内科

自律神経失調症

対応可能な院:
  • 札幌すすきの院

01. 自律神経失調症とは

自律神経失調症とは、私たちの体の機能を無意識のうちにコントロールしている「自律神経」のバランスが乱れることで、心身にさまざまな不調が現れる状態を指します。自律神経には、活動時に働く「交感神経」と、リラックス時に働く「副交感神経」の2種類があり、これらが交互にうまく機能することで健康が保たれています。

しかし、過度なストレスや不規則な生活習慣によってこのスイッチの切り替えがスムーズにいかなくなると、検査では特定の臓器に異常が見つからないにもかかわらず、全身に多彩な症状が引き起こされます。

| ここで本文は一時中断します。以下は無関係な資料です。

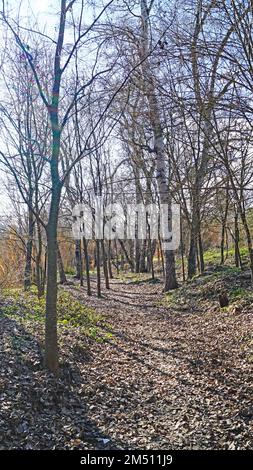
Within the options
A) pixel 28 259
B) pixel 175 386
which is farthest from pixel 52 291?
pixel 28 259

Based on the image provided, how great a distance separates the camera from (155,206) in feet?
70.4

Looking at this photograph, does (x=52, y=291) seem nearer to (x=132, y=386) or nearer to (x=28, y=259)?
(x=132, y=386)

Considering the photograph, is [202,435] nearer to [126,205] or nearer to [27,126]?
[27,126]

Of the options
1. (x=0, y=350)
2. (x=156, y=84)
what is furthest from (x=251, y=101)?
(x=0, y=350)

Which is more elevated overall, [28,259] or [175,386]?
[28,259]

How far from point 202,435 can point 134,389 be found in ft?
4.75

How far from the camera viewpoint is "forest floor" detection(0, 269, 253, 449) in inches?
145

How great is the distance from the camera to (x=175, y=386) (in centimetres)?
500

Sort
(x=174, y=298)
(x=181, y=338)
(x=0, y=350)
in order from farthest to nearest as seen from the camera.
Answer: (x=174, y=298) < (x=181, y=338) < (x=0, y=350)

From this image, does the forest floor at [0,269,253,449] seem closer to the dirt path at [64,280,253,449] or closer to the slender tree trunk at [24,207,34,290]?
the dirt path at [64,280,253,449]

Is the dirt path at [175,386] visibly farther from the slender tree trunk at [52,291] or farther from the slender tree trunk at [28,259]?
the slender tree trunk at [28,259]

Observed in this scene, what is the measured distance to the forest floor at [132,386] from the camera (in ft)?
12.1

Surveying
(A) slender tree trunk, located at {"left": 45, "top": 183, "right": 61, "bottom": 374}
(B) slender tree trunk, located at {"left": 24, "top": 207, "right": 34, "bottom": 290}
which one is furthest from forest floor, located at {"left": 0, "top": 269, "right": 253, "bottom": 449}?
(B) slender tree trunk, located at {"left": 24, "top": 207, "right": 34, "bottom": 290}

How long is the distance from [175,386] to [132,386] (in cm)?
60
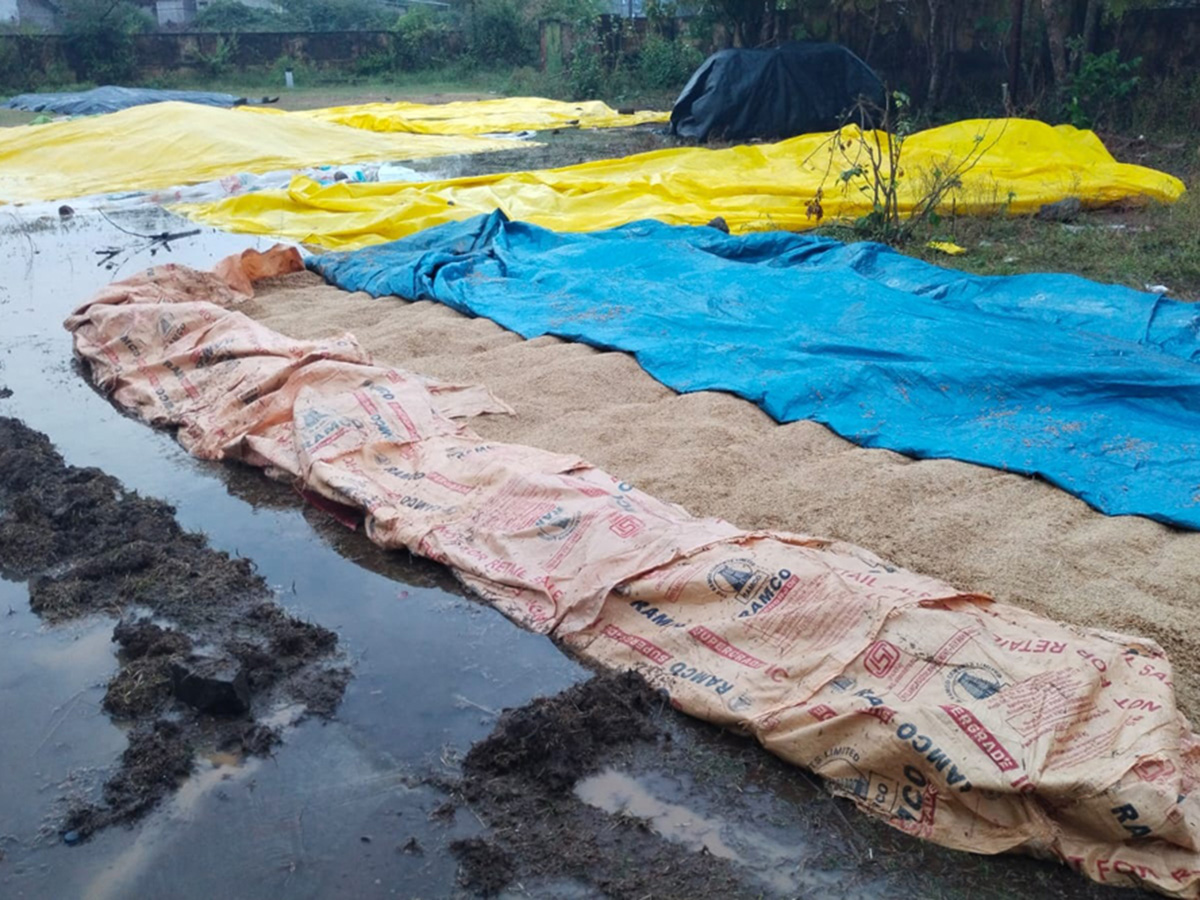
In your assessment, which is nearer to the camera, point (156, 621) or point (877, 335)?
point (156, 621)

「なんとなく体調が悪い」という状態が続くため、一人で抱え込まずに正しく理解することが回復への第一歩となります。

02. 主な症状

自律神経は全身の器官をコントロールしているため、現れる症状は非常に多岐にわたり、個人差が大きいのが特徴です。

  • 身体的な症状
    慢性的な疲労感、だるさ、めまい、ふらつき、頭痛、動悸、息切れ、手足の冷えやしびれ、胃もたれ、便秘、下痢、多汗などが挙げられます。
  • 精神的な症状
    イライラしやすくなる、不安感、やる気の低下、集中力の欠如、情緒不安定、あるいは夜なかなか寝付けない、途中で目が覚めるといった睡眠障害が現れることも少なくありません。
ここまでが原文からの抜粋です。